━━━ SOURCE DATA

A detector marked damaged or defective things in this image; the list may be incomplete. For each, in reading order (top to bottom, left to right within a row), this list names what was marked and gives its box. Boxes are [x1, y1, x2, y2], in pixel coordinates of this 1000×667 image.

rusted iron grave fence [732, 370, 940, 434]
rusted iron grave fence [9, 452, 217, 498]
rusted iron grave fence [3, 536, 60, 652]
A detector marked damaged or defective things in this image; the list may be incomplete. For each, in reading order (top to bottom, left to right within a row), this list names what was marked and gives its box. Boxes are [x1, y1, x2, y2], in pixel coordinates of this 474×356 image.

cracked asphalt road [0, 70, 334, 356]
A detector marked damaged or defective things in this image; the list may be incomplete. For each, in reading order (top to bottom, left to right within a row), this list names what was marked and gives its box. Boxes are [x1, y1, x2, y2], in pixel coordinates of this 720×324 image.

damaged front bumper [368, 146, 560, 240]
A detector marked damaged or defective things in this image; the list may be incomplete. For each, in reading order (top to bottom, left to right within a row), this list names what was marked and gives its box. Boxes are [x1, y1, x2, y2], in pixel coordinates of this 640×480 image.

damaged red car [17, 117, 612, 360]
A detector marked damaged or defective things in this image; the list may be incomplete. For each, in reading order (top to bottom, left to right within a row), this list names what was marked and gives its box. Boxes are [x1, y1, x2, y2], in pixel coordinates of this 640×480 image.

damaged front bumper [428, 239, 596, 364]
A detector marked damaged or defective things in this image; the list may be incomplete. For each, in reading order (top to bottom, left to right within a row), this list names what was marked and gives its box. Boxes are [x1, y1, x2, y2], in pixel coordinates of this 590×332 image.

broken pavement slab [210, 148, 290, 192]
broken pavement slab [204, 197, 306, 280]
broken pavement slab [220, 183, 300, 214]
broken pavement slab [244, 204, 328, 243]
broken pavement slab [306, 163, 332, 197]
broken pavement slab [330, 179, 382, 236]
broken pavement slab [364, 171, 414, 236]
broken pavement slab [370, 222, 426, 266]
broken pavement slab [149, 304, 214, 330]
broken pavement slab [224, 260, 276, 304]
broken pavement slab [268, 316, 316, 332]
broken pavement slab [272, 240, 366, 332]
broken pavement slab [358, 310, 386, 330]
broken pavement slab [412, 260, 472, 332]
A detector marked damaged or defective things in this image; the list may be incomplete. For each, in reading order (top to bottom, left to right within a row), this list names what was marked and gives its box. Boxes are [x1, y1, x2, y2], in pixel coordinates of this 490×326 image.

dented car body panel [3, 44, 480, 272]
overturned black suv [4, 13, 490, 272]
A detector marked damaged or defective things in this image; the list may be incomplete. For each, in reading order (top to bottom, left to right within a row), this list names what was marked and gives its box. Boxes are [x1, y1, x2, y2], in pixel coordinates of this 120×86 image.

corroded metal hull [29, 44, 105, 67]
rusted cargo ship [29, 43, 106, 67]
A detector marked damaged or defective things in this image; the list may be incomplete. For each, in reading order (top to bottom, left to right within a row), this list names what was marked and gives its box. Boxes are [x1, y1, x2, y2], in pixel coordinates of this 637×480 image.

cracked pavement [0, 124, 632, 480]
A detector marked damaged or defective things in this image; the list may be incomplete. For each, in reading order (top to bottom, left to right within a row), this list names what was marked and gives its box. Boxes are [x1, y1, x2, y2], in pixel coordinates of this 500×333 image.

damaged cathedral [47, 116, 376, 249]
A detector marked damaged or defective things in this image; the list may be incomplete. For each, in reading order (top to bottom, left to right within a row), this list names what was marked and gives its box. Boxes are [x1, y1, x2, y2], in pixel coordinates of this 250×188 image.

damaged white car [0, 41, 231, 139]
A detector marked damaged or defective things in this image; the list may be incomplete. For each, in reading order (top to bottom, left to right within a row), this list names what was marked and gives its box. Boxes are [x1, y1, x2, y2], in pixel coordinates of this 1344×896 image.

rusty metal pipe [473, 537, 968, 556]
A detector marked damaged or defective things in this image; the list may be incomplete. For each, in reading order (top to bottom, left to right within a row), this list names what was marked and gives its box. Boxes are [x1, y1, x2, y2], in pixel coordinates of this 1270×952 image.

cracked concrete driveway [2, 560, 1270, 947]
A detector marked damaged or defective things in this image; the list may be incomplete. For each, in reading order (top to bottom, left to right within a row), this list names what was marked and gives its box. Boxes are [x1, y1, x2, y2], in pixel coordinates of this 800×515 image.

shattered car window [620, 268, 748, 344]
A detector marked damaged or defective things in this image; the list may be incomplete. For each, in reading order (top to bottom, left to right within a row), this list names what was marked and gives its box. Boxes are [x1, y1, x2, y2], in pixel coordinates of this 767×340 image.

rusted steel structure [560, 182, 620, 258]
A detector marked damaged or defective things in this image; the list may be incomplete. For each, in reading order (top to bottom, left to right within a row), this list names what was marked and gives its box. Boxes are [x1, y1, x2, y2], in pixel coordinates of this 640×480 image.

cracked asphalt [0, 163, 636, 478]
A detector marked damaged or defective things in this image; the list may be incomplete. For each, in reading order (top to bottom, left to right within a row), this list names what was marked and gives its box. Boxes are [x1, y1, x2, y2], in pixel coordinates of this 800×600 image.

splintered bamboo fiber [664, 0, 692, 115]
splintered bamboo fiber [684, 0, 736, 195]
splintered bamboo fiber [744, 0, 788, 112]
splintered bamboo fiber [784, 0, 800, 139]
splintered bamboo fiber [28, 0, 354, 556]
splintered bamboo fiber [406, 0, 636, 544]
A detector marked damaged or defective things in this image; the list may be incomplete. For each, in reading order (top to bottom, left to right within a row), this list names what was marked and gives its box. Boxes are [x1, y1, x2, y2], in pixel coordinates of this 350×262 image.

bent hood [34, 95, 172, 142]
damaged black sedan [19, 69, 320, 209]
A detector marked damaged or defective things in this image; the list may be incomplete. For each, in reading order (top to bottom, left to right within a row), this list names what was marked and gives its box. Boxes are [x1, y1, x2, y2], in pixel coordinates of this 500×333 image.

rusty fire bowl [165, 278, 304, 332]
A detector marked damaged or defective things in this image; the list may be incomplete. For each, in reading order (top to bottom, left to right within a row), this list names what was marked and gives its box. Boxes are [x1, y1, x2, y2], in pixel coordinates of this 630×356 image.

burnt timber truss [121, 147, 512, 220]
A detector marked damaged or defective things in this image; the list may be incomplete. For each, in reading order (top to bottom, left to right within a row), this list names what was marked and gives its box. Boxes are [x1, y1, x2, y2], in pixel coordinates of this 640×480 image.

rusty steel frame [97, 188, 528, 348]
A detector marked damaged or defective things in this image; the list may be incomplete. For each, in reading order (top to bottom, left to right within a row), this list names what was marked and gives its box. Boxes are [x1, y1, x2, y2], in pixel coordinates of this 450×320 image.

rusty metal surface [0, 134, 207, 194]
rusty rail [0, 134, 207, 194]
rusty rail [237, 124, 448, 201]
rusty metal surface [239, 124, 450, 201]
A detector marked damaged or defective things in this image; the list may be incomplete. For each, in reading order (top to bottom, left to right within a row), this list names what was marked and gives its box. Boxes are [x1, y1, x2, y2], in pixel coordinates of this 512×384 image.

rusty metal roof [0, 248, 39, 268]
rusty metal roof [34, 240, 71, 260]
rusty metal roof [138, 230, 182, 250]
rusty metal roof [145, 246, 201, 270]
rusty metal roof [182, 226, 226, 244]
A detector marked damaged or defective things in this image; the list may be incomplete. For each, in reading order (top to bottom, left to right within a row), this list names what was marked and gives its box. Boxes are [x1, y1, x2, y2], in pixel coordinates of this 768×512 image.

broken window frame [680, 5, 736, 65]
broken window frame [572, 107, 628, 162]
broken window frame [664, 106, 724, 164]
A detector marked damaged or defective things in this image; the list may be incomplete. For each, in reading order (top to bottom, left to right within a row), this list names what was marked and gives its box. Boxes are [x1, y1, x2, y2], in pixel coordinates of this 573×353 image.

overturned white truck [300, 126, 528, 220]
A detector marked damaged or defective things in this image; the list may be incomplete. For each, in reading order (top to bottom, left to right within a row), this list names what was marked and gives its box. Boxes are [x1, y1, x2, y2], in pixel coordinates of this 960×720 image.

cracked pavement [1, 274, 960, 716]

━━━━━━

__WHAT YOU HAVE TO DO__:
Rewrite the rows beginning at the line that contains "this 120×86 image." and continuing through the line that contains "cracked pavement [0, 124, 632, 480]", changing "detector" to "scanner" and leaving everything else unchanged.

__ANSWER TO THIS EXERCISE__:
A scanner marked damaged or defective things in this image; the list may be incomplete. For each, in reading order (top to bottom, left to right within a row), this list names what was marked and gives its box. Boxes are [x1, y1, x2, y2], in pixel coordinates of this 120×86 image.

corroded metal hull [29, 44, 105, 67]
rusted cargo ship [29, 43, 106, 67]
A scanner marked damaged or defective things in this image; the list may be incomplete. For each, in reading order (top to bottom, left to right within a row), this list names what was marked and gives its box. Boxes are [x1, y1, x2, y2], in pixel coordinates of this 637×480 image.

cracked pavement [0, 124, 632, 480]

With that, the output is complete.